Mathematical modeling is over. The goal at the beginning is not to stay up late, but I still stayed up late (QAQ). After a day's delay, I started to write a short book. I feel like I haven't crawled for a long time. Today, I will crawl down the Weibo friends circle information on the mobile terminal.
import requests import json headers = { 'Cookie':'xxxxxxxx', 'User_Agent':'Mozilla/5.0 (Windows NT 6.1; WOW64) AppleWebKit/537.36 (KHTML, like Gecko) Chrome/56.0.2924.87 Safari/537.36' } f = open('C:/Users/LP/Desktop/weibo.txt','a+',encoding='utf-8') def get_info(url,page): html = requests.get(url,headers=headers) json_data = json.loads(html.text) card_groups = json_data[0]['card_group'] for card_group in card_groups: f.write(card_group['mblog']['text'].split('')[0]+'\n') next_cursor = json_data[0]['next_cursor'] if page<50: next_url ='https://m.weibo.cn/index/friends?format=cards&next_cursor='+str(next_cursor)+'&page=1' page = page + 1 get_info(next_url,page) else: pass f.close() if __name__ =='__main__': url ='https://m.weibo.cn/index/friends?format=cards' get_info(url,1)

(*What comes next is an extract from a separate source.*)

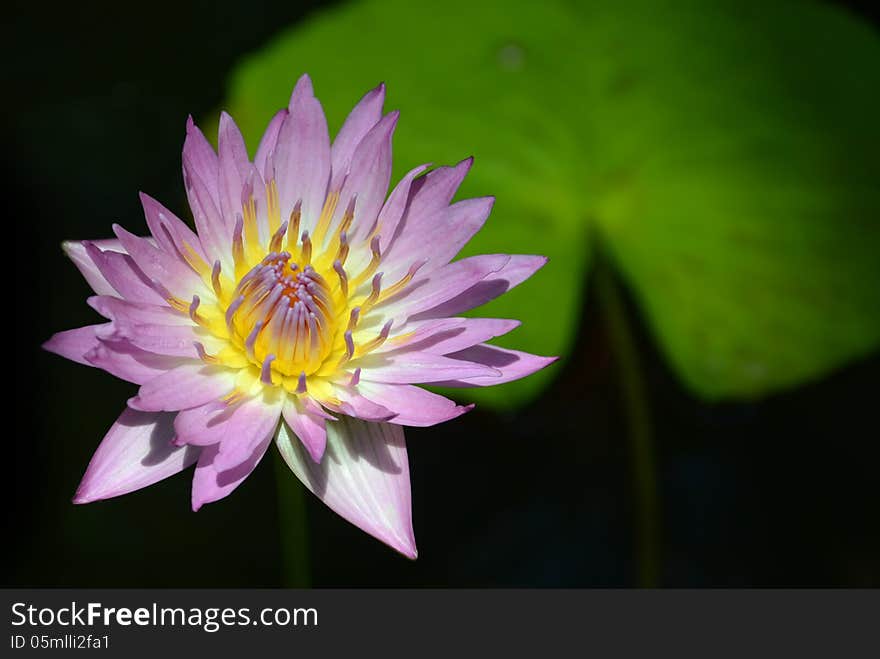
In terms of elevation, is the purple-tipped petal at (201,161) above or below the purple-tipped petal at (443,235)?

Look at the returned data, this next_cursor is very important! ! ! !
Scroll down, as shown in the figure, you can see that there is also next_cursor in the url of the second page, which happens to be the return of the first page! ! ! ! !
In the end, jieba segmentation made a word cloud, except for Erha, it feels all belonged to the group leader and was screened.